Showing posts with label fans. Show all posts
Showing posts with label fans. Show all posts

Wednesday, 21 April 2010

Real Engagement?

Of the top fifteen political influencers on twitter seven are Labour, with only three Lib-dem and one Conservative according to Edelman's public affairs team. Fascinating as Labour appear to be so far behind on support on Facebook now: Conservative 54,000, Lib Dem 52,000, Labour 27,000 ('likes' rather than 'fans' now as Facebook have just changed their system).

Matthew Eltringham's blog post on CoJo has been asking questions of just how much people are really engaging: "Beyond the activities of the major parties, there's a mixed picture of just how much people are themselves engaging with the online election." A good point and one which sorts the politicians from the public; politicians are engaging on these sites but are the voters being engaged by their involvement?

I think to some extent yes, but it is not the 'groundswell' that I've been reading about behind the Dean campaign's use of the internet where they provided a space for "...these young people who wanted to do something [but] were not being mobilized and didn't feel empowered"(Trippi, 2004).

I'm not saying that the American system is right, there are many better ways for British people to engage than the American large scale and Presidentially focussed elections but there is not a grassroots movement happening here. So far TV is having a far larger effect on the election than the internet, demonstrably by the effects of the first election debate.

Thursday, 15 April 2010

More Elections

In a week full of talk about the election, where every news programme runs 15mins on what happened on the campaign that day and there is soon to be the first live debate between the leaders of the main three parties, what has happened online? Something I've been watching is the fan sites on facebook. Since the end of last week the conservatives fan site has increased by roughly 3000 fans, the lib dems by 5000 and labour by a few thousand too. As I write the numbers stand at LD 19,456, C 42,830 and L 20,259. These numbers might seem big, but consider that even now Obama has over 8 million fans.

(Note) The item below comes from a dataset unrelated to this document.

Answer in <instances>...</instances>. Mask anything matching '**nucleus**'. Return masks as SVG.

Those numbers and particularly their increase seem rather small considering this is the most important time for support of the parties in 5 years. Is politics compatible with the goal of many marketing campaigns these days: to make their comsumers into 'fans'? To see that brand as more than just the product but something that captures imagination and creates the fan-factor. Fans go to concerts, follow you, want to see you, want your autograph, have an emotional connection - think beatles fans, politics at the moment certainly seems unlikely to attract this kind of attention.